Стэн Паркер ехал домой и виновато ощутил, что боль его отпустила, когда появились знакомые географические приметы. Он знал все контуры этих мест лучше, чем человеческие лица, особенно лица своих детей. Детей познаешь через мать, подумал он. Ему хотелось, чтобы это было так. Однако его печаль не столь уж неотвязна, и это открыл ему поезд. В Бенгели Стэн сел в автобус, который покатил его через холмы в Дьюрилгей. Там он сошел и зашагал напрямик через пастбища. Он иногда выбирал этот более уединенный путь, он замедлял шаг среди желтых трав и черных деревьев, приглядывался ко всему, будто в первый раз, рассматривал свитки опавшей коры, эту вечную загадку. И постепенно растерянное неведение сменялось в человеке уверенностью. Загрубевшая кожа Стэна в мягком свете над пастбищами становилась прозрачнее.
Глава семнадцатая
Эми Паркер смирилась с отсутствием сына; время шло, а жизнь была все такой же, как и при нем. Если она думала о Рэе, то ей виделся малыш, еще не умеющий бегать, или маленький мальчик, игравший с ней в прятки, и она, найдя его, душила поцелуями и жадно впивалась губами в его шейку. А он только отбивался от ее любви. И ожившее прошлое становилось реальнее, чем настоящее.

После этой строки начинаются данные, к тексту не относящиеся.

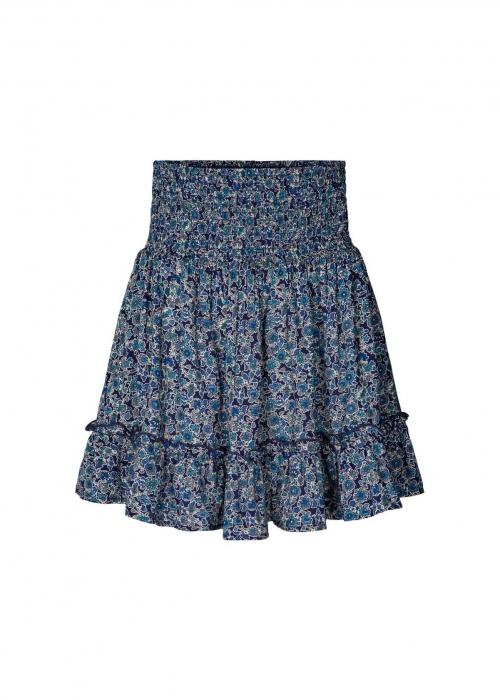 Mila skirt DARK BLUE 21230_4006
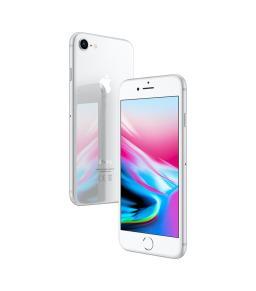 ابل ايفون 8 فضي, ذاكرة بحجم 256 جيجا, الجيل الرابع LTE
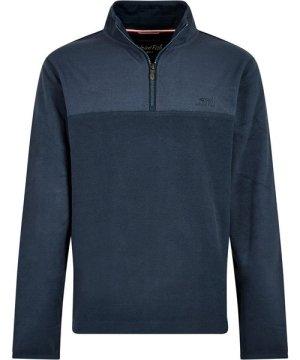 Weird Fish Rothay 1/4 Zip Fleece Sweatshirt Navy Size S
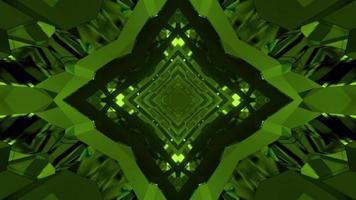 ilustração 3D dinâmica de padrões de losango verdes repetidos video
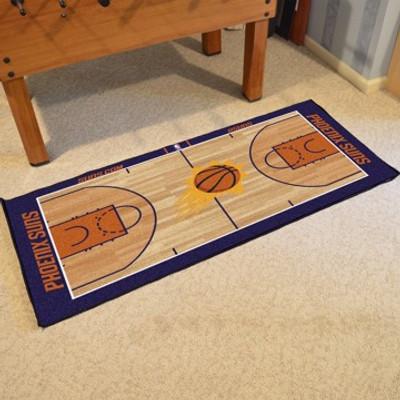 Phoenix Suns Large Court Runner Rug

Но однажды Рэй прислал открытку из Олбэни. Она забыла его почерк, а может, и просто не знала. Открытка говорила с ней чужим мужским голосом, и сквозь очки для чтения Эми уважительно смотрела на нее, как на высверк молнии. Он писал, что поступил на работу. В конце концов она стала гордиться открыткой, хотя не чувствовала любви к этому мужчине. Она любила маленького отбивавшегося мальчишку, к которому в летний день прижималась щекой. Она показывала открытку людям, предварительно обтерев руки, она показывала ее всем, кто заходил, и принимала поздравления с подобающей гордостью и говорила об отсутствующем сыне с искренней нежностью. Но она не любила этого мужчину.

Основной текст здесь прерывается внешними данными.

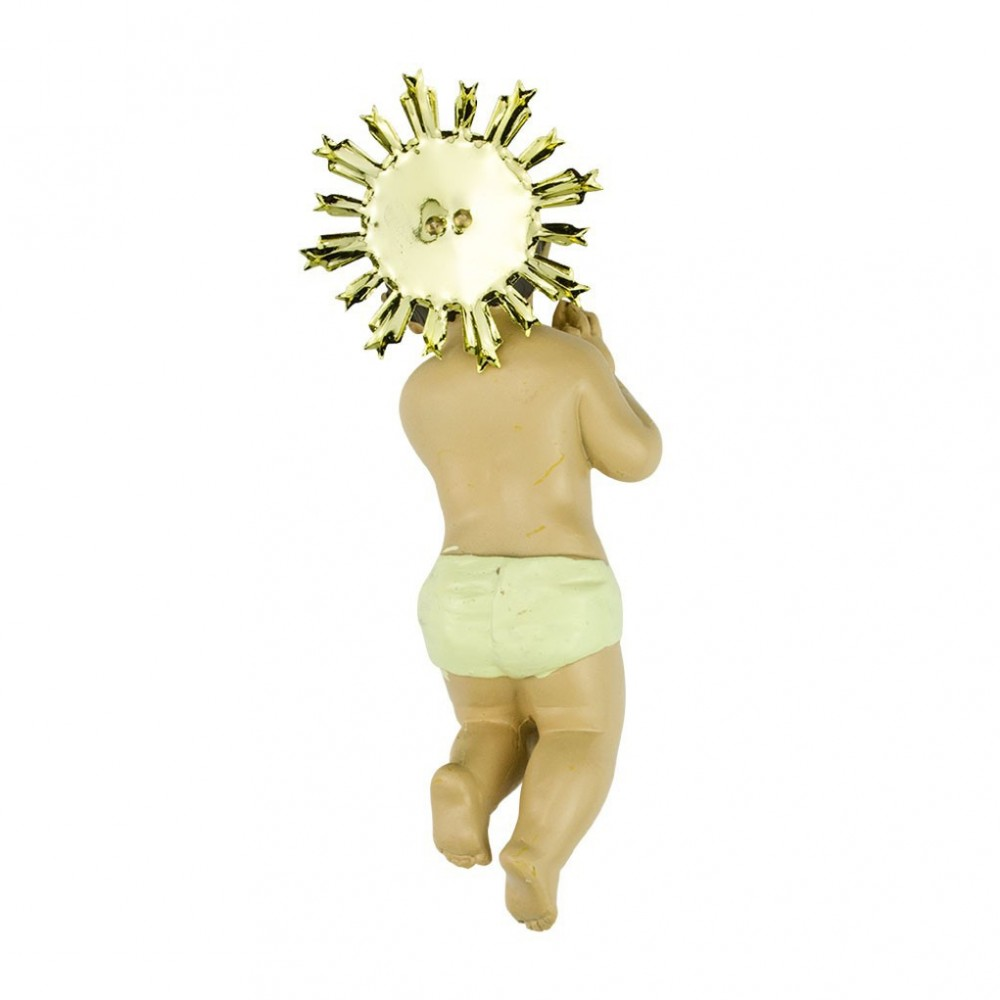 Bambino Gesù Betlemme 50 cm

Ей хотелось бы любить его. Страшно думать, что она никогда не любила сына как человека. Иногда она, переплетя пальцы, крепко стискивала руки. Они были ловкие и пухлые, эти руки, широкие и еще не усохшие. Но, ломая друг друга, пальцы становились сухими, как бумага, и костлявыми. Тогда она заставляла себя делать какие-то неспешные дела или ласково заговаривала со своим добрым мужем, предлагала ему что-то поесть или приводила в порядок его одежду. Мужа она любила. Даже после долгих будней любви она его по-прежнему любила. Но порой, лежа на боку, она думала: я еще мало его люблю, он еще не видел доказательств моей любви. Все было бы проще, если б она могла повернуться и указать ему на их сына, но это было невозможно. А часто ей казалось, что она вообще не имела детей, ибо ей не дано было любить свою дочь, разве только порывами. Тогда она начинала думать о ребенке, которого они подобрали в Уллуне, во время половодья, и который так быстро исчез. Тот мальчик, казалось ей, если б она его приручила, стал бы ей сыном. Ведь могло же быть так. Все то, что не свершилось в половодье их жизни, сейчас, когда подступала сушь, вызывало тоску по несбывшимся возможностям.
В нашу пору жизни, как говаривала почтмейстерша, увядшая еще в молодости и, по-видимому, нисколько не жалевшая об этом.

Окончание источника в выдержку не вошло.